In October 2011 the Tax Justice Network published a detailed assessment of the laws, regulations and international treaty arrangements of Jersey and 72 other countries and micro-jurisdictions. Jersey was assessed with a secrecy score of 78 points out of a potential 100, ranking the island seventh overall on the global index and placing it high in what we would call the danger zone of financial centres prone to attracting nefarious activity (and not just tax dodging).

The TJN assessment was clear and transparent. Its key findings are summarised as:

1. Jersey does not adequately curtail banking secrecy;
2. Jersey does not put details of trusts on public record;
3. Jersey does not maintain details of company ownership in official records;
4. Jersey only partly requires that ownership of companies is put on public record;
5. Jersey does not require that company accounts be available on public record;
6. Jersey does not require country-by-country financial reporting by companies;
7. Jersey does not require resident paying agents to tell the domestic tax authorities about payments to non-residents;
8. Jersey does not use appropriate tools for effectively analysing tax related information;
9. Jersey does not avoid promoting tax evasion via a tax credit system;
10. Jersey does allow harmful legal vehicles;
11. Jersey only partly complies with international anti-money laundering standards;
12. Jersey does not participate fully in Automatic Information Exchange;
13. Jersey signed a relatively large number of tax information sharing agreements complying with basic OECD requirements, (but these agreements are so weak and ineffective that they serve no purpose whatsoever)
14. Jersey has only partly ratified relevant international treaties relating to financial transparency;
15. Jersey only partly cooperates with other states on money laundering and other criminal issues.

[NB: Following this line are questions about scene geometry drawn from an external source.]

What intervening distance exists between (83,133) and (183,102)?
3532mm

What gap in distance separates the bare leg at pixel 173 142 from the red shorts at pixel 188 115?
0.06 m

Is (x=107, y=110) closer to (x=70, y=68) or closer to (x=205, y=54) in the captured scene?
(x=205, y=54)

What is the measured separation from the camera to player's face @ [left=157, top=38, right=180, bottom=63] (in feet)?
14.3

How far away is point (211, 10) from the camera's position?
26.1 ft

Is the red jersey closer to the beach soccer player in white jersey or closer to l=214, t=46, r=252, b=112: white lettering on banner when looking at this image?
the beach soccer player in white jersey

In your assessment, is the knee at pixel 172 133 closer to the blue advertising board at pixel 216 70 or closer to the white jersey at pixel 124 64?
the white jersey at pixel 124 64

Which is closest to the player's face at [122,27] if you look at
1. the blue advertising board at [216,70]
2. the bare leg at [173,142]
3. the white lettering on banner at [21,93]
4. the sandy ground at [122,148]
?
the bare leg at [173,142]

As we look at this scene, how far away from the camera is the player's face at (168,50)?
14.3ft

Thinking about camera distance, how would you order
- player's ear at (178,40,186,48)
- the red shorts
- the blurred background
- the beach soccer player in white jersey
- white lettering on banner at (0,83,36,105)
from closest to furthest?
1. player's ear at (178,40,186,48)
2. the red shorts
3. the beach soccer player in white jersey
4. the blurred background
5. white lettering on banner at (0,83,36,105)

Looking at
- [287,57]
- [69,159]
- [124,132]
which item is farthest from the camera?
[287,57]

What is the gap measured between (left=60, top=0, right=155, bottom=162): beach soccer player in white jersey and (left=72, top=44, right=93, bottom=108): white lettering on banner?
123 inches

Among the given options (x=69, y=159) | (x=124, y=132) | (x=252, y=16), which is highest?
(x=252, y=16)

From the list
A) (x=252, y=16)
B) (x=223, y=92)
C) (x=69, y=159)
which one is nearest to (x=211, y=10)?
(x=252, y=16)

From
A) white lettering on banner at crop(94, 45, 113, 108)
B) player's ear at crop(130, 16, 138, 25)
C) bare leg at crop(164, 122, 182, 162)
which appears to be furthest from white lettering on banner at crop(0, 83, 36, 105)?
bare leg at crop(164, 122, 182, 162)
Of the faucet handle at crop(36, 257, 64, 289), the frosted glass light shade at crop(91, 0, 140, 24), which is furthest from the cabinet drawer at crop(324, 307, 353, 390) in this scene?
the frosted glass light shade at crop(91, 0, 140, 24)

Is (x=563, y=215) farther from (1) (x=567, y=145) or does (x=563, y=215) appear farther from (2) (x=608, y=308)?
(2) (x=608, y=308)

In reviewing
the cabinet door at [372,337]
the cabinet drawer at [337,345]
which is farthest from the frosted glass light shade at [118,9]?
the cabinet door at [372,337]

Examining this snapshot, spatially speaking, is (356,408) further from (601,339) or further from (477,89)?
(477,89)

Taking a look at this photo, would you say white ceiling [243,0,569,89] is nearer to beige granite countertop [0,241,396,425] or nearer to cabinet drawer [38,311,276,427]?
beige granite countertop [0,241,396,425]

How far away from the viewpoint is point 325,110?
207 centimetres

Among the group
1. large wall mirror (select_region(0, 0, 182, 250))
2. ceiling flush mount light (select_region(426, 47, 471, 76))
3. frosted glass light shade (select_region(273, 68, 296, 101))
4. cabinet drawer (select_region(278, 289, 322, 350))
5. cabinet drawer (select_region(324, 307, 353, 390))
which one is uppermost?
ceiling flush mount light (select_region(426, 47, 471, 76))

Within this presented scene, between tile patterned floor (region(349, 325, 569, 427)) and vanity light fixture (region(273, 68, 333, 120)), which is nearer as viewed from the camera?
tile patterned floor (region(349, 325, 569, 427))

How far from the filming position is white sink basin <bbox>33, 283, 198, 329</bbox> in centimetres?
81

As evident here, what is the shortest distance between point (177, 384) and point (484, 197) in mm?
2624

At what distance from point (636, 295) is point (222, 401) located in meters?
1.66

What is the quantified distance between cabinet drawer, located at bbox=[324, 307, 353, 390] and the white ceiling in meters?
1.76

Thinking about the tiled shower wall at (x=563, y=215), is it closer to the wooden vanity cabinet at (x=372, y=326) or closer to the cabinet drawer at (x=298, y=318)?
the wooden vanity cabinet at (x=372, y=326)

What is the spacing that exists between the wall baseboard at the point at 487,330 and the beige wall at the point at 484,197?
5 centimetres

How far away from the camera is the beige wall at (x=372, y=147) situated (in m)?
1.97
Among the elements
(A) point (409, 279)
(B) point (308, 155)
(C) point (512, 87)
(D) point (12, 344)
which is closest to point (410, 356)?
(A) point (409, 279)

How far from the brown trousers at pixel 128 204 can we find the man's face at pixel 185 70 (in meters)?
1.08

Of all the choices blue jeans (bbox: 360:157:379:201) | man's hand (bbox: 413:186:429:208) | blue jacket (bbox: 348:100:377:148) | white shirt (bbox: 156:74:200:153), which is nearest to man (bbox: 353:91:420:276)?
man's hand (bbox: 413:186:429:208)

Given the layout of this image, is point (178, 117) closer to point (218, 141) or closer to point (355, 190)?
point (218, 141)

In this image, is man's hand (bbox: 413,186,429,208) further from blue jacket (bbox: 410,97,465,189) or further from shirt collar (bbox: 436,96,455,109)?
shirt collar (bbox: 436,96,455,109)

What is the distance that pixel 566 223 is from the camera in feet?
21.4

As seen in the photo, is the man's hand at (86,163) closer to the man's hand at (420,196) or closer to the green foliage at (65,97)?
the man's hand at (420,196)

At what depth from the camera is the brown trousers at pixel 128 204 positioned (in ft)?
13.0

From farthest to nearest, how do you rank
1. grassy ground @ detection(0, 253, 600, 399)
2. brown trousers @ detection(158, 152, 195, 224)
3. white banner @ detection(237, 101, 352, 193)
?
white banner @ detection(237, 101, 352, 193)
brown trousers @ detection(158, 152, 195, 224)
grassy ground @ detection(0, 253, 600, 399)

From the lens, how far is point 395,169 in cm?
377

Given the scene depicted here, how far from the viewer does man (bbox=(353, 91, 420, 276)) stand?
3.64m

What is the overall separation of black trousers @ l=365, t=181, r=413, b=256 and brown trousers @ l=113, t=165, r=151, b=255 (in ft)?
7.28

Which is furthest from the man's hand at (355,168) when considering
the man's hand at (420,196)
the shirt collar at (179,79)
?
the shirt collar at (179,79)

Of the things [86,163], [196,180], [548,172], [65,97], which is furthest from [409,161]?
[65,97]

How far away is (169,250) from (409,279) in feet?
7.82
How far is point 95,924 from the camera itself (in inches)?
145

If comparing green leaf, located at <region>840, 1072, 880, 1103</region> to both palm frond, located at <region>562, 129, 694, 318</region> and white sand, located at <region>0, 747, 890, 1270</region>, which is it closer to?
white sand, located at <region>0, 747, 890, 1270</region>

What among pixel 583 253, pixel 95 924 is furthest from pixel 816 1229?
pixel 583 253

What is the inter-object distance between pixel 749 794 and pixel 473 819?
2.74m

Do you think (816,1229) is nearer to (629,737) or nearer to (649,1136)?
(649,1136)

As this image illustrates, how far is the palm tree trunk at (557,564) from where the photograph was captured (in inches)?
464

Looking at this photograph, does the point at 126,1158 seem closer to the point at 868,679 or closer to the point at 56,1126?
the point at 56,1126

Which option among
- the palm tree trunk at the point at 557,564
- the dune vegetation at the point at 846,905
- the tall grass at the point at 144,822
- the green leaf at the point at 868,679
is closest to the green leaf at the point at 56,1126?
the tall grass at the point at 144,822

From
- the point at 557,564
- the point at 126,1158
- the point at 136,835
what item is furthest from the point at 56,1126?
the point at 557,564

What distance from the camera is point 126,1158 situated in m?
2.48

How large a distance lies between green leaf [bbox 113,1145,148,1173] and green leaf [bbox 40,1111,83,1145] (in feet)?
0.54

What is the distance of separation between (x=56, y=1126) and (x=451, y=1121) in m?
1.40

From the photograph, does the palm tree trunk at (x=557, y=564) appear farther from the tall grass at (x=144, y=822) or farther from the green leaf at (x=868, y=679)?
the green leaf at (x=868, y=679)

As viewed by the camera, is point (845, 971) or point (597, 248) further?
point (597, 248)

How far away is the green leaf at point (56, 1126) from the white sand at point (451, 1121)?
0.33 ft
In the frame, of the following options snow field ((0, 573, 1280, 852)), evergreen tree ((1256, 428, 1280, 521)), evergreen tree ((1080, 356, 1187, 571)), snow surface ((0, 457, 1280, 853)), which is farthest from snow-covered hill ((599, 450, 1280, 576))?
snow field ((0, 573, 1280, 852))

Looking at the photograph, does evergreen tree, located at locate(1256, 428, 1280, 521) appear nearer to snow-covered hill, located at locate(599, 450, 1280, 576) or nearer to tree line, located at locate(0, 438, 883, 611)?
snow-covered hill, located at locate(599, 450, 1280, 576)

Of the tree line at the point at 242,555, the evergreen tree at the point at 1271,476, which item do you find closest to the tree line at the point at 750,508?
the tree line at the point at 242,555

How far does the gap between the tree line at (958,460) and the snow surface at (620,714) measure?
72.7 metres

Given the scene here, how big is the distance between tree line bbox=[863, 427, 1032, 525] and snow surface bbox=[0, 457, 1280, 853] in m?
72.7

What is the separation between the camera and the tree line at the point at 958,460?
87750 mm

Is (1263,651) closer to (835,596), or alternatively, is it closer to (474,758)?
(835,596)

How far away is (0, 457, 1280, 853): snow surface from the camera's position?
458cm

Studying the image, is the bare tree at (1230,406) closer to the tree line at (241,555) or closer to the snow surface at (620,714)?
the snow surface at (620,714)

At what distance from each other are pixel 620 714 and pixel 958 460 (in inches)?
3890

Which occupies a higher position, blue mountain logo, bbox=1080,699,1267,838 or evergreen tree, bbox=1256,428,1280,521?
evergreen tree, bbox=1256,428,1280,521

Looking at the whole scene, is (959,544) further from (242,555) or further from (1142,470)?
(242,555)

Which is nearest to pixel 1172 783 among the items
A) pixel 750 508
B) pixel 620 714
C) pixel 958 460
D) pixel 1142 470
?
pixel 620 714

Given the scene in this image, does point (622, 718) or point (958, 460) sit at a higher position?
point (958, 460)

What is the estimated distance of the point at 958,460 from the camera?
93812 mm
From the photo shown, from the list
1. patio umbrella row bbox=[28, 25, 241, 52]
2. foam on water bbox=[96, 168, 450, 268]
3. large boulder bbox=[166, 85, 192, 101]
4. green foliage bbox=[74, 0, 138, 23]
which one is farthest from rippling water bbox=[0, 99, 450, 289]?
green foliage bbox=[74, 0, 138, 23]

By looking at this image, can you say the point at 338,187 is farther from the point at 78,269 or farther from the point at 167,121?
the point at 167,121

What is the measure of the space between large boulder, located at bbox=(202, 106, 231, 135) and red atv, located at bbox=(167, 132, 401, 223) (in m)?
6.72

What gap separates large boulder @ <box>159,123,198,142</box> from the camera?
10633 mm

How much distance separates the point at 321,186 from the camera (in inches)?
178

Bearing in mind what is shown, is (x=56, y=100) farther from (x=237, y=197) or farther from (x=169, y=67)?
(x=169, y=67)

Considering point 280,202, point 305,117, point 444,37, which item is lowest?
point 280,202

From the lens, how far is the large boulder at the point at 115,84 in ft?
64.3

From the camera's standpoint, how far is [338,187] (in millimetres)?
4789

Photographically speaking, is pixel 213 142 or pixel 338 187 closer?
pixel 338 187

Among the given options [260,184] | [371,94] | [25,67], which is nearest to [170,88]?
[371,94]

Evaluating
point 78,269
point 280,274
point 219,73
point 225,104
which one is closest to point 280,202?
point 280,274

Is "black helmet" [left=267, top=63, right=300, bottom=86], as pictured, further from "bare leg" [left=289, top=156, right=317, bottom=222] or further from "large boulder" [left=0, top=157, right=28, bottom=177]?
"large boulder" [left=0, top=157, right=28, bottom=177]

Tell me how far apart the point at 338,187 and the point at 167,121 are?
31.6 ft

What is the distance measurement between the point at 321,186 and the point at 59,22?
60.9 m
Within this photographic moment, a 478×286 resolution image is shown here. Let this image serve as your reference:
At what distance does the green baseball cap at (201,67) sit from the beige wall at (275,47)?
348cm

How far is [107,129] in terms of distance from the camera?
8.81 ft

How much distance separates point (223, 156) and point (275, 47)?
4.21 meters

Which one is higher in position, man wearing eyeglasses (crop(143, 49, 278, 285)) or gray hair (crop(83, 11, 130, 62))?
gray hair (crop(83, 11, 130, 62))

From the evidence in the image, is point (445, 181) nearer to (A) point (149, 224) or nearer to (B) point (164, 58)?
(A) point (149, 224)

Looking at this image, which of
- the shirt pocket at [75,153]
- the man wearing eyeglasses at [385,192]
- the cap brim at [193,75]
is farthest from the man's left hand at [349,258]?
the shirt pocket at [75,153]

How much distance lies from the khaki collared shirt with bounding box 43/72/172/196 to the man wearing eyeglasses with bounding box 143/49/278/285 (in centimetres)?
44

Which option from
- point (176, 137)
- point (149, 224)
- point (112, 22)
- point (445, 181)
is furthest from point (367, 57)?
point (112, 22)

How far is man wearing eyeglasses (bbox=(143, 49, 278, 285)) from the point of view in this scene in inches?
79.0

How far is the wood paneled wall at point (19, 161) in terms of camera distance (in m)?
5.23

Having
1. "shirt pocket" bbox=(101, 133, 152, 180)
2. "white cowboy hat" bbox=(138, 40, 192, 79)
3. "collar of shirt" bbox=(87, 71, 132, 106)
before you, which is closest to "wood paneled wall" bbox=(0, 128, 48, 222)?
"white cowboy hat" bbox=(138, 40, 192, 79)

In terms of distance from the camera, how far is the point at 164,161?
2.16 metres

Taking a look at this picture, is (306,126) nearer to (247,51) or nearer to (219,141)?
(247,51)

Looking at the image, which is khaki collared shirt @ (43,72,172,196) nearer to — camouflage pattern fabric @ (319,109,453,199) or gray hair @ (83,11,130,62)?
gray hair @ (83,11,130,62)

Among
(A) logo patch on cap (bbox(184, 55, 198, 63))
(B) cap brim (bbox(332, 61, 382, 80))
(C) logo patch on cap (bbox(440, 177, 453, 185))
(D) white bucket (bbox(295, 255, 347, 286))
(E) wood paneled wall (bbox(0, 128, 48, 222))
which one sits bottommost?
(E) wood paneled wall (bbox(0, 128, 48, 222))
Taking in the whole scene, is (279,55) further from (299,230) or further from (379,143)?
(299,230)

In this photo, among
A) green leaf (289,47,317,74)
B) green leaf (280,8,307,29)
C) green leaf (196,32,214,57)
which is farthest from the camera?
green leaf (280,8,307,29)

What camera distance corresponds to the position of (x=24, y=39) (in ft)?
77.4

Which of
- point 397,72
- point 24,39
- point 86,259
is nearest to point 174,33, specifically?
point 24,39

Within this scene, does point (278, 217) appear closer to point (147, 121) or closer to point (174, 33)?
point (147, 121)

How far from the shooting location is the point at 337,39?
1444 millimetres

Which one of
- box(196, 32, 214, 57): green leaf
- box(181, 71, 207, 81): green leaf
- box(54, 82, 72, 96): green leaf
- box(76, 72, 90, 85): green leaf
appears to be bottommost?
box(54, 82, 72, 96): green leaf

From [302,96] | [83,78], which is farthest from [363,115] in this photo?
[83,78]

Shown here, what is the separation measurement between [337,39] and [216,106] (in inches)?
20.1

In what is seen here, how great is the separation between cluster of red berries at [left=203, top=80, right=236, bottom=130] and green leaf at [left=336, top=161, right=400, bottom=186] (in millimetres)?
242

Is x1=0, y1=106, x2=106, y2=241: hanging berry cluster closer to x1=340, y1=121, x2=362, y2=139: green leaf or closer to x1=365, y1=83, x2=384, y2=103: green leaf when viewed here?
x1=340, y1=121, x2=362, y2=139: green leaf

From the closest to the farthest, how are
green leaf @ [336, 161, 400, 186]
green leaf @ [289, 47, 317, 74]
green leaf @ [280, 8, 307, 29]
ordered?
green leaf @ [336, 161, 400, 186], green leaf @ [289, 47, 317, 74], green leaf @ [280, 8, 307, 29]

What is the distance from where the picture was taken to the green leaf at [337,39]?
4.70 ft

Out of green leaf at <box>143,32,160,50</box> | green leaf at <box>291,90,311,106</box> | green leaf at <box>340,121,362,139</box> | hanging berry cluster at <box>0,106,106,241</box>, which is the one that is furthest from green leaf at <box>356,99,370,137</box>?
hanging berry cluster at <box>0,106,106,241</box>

I think you'll agree this is fairly damning. At the time TJN published the 2011 Financial Secrecy Index, Geoffrey Cook dismissed its findings as "nonsensical" and "contrived propaganda". TJN invited him to expand on the specifics. To date he hasn't replied, and neither would he wish to since he knows the TJN research is factually and analytically correct. That's why he - and representatives of other tax havens - resort to propaganda ("fully cooperative on tax matters", etc, etc) and smears ("the wildly inflated figures produced by self-appointed lobby groups such as the Tax Justice Network").

TJN stands by its assessment. Jersey is committed to maintaining its role as a secrecy jurisdiction. It refuses to cooperate with international initiatives to tackle tax evasion, e.g the automatic information exchange provisions of the EU's Savings Tax Directive, and its endorsement by the OECD, which white-listed Jersey in April 2009 merely reveals the latter organisation as weak and constrained by the strait-jacket of its membership.

Geoffrey Cook's letter to the FT can be read here. I'm confident you'll agree that its nothing more than financial industry propaganda.